SQLite Forum

General question concerning database stucture and number of databases to use.
>It appears that my thinking was rather backward, for I thought a larger number of tables containing fewer records would be more efficient in some manner.

If I may, your thinking is backward in another sense: you are caring about physical details *before* having resolved all the logical issues. What's most important, that your user's data is correct at all times or that they get garbage, but fast, responses? “Premature optimization is the source of all evils“ they say, and that applies to databases more than to anything else. My recommendation is: think about your data logically, designing as many “tables“ (relation schemas) as needed, no more, no less; then, trust SQLite to do its job egregiously. If at some point it fails you, only then investigate why and take corrective actions. You might be surprised at the end to discover how many of your assumptions turned out to be wrong. You might not need to take any corrective action, after all.

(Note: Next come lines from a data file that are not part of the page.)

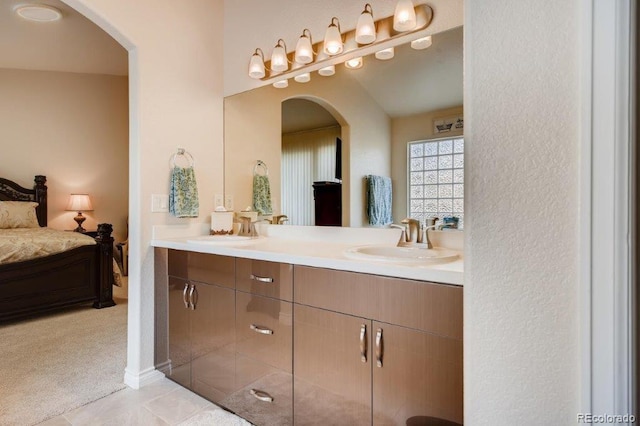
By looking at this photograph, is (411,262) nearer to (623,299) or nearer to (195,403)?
(623,299)

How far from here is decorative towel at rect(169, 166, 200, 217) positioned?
226 centimetres

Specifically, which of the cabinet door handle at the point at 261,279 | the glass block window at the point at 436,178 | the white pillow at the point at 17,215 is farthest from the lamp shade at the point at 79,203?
the glass block window at the point at 436,178

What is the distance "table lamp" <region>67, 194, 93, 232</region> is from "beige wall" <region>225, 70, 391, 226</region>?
3.79 m

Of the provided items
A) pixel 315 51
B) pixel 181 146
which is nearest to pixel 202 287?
pixel 181 146

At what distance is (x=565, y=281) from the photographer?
74 cm

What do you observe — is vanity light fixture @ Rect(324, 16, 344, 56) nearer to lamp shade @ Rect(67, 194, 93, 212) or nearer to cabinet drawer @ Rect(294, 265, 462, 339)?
cabinet drawer @ Rect(294, 265, 462, 339)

>The concept of a relation schema as opposed to a table being a generic empty container to hold records is very helpful.

The concept is not only helpful, it is essential to the Relational model (albeit way too many times ignored). Tables (more formally, relation schemas) are far from “generic containers” holding a bunch of “records”. They carry meaning: a precise semantics decided by the database designer. A relation schema corresponds to a predicate, which you must define and document; and each tuple corresponds to a fact, whose meaning is given by the predicate associated to the relation schema. I have seen many databases whose data nobody could understand or had different opinions about (!), such as event tables whose timestamps were meaningless because three different applications had three different notions of what an "event" was. That happens precisely because a database is treated as a closet (the engineering term for that being “persistence layer”). Again, treat your database schema as a *language* instead, and design a proper one for your application domain. Then, your queries will be simple, easy to understand, and well performing.

>In that respect, I don't need four tables to hold the data across all portfolios.

Well, that depends. You may need less, you may need more. From what I may infer about your application (you haven't provided many details), your database schema might be considerably more complex that one or two or four tables.

>If the JSON strings were parsed into separate columns, then there would be different facts and relationships,

No. Again, you are thinking in physical terms (the JSON data format). Think in logical  terms: what is a portfolio? How do you identify a portfolio and how do you distinguish it from another portfolio? How do you describe it (what are the relevant attributes)? Etc. The database descends from this kind of considerations, not from the byte format of your data source.

>but, in this simple case, it just makes more work for the application to stringify in Javascript to parse in C in order to write to SQLite database (and almost never use the data in C) and then retrieve and stringify it in C to send back to JavaScript to parse again.

You may certainly store some data as JSON blobs (SQLite has some support for JSON after all), but consider such a choice carefully. Is the content of such blobs something you won't ever need to query in more or less complex ways? You may corner yourself into a situation where you have to write ad hoc code (in the worst case, at the application level) to extract information from JSON fields, when a simple SQL query would have done the job, had the data been properly organized.